§ **SOURCE EXTRACT**:
-- Opening Marker --

Sunday, May 7, 2017

Onward, Kleptocracy: Why Your Country Can Afford WMDs But Not Health Care For Sick Kids

Here's one of the products big corporate donors to congressional and presidential campaigns sell at a profit: weapons of mass destruction. The many reasons trotted out for spending well over half the discretionary portion of the federal budget each year on the Pentagon and its contractors tend to focus on "security" in the face of threats from actors around the globe. 

What this really means is "financial security for me and my family" as aspiring millionaires like Obama -- or the once destitute Bill Clinton -- cozy up to the big dogs, exchanging representation of the interests of the already wealthy for a piece of the pie.

Here's another profitable product: financial services, such as investment banking. A groundbreaking academic study "Fifty Shades of Green" analyzed the voting of Democratic congressmen and women in relation to their acceptance of campaign donations from the private sector. From the Roosevelt Institute article about the study:
The message of [authors] Ferguson, Jorgensen, and Chen’s study is simple: Money influences key congressional floor votes on both finance and telecommunication issues. Americans may not have the “best Congress money can buy”—after all, as they note, their results could be even bleaker—but there is no point in pretending that what appears to be the voice of the people is really often the sound of money talking.
This is an inconvenient truth. Liberals in the U.S. want to pretend the influence of $$$$$$$$$ in government is a new, Republican problem. 

It was the failure of the Democratic Party to represent people rather than corporations that handed the last election to the other corporate party, the one that similarly made a lot of false promises to represent the little guy by "draining the swamp" of the lobbiest-infested federal government.

In fact, Republicans have done nothing of the kind since coming to power in 2017. The swamp is well and thriving. Evidence has emerged that selling access and influence has become even more blatant under the current regime. "Staff for Sale" reveals documents obtained by The Intercept documenting the ways in which campaign donors buy meetings with congressional staffers who are paid by me and thee.

Comic Margot Robbie channeling Ivanka Trump, whose clothing line
  profits were successfully promoted by White House staffers.

The embarrassing peddling of costume jewelery and other trinkets from the White House is more symbolic than actually dangerous. But it is the tip of an alarming iceberg, one that abandons any pretense of taxation with representation. What we have now is more on the order of exemption from taxation via purchased representation.

But make no mistake: the mob is angry. Listen to their reaction when Idaho Rep. Raul Labrador told them at the kind of town hall meeting most of his colleagues are (understandably) too frightened to hold, "Nobody dies because they don't have access to health care."

Billionaire Warren Buffet went on record this week calling the American Health Care Act just passed by Republicans in control of the House "a huge tax cut for guys like me." Not that he's in favor of it. (He likes the other corpporate party better.) He also showed some clarity by observing in the same interview, "Medical costs are the tapeworm of American economic competitiveness."

The strategy of corporate mass media shutting out and ridiculing challengers to the duopoly of corporate parties has been predictably effective in giving us the best government money can buy.

Onward, kleptocracy! Unless we go on general strike soon, we are likely to die -- uninsured -- starved by the worm at the heart of our corrupt system.

-- Closing Marker --

§ **AIM OF THE EXERCISE**: Reproduce word for word the stretch of the kleptocracy post from "In fact, Republicans" through "me and thee.".

§ **INFORMATION PROVIDED**:
-- Opening Marker --

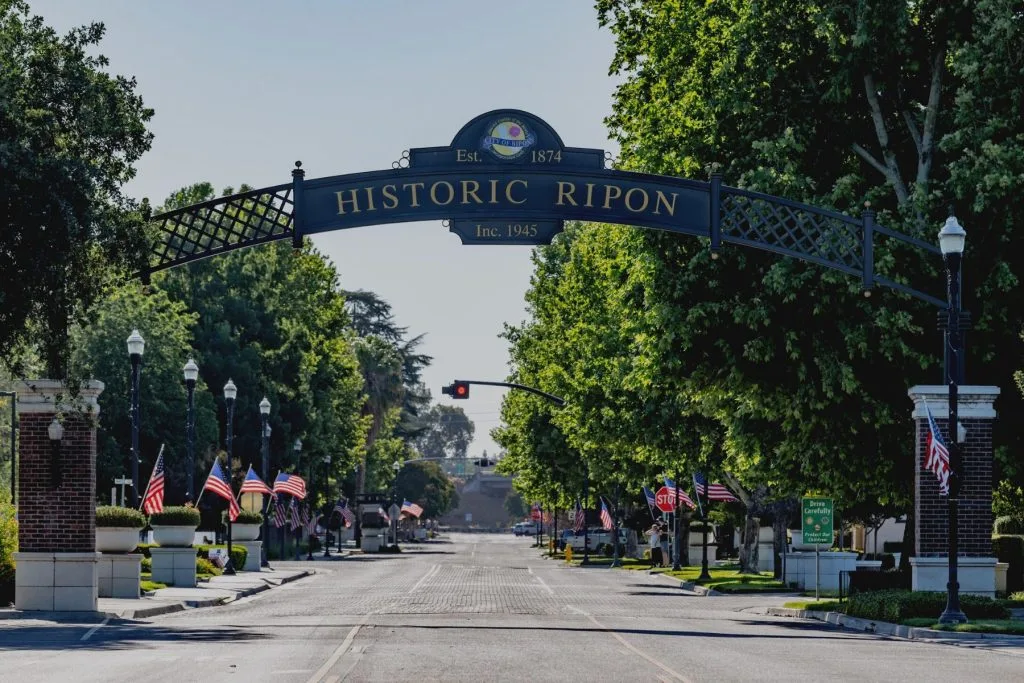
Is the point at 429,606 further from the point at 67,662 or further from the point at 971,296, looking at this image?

-- Closing Marker --

§ **WORKED SOLUTION**:
In fact, Republicans have done nothing of the kind since coming to power in 2017. The swamp is well and thriving. Evidence has emerged that selling access and influence has become even more blatant under the current regime. "Staff for Sale" reveals documents obtained by The Intercept documenting the ways in which campaign donors buy meetings with congressional staffers who are paid by me and thee.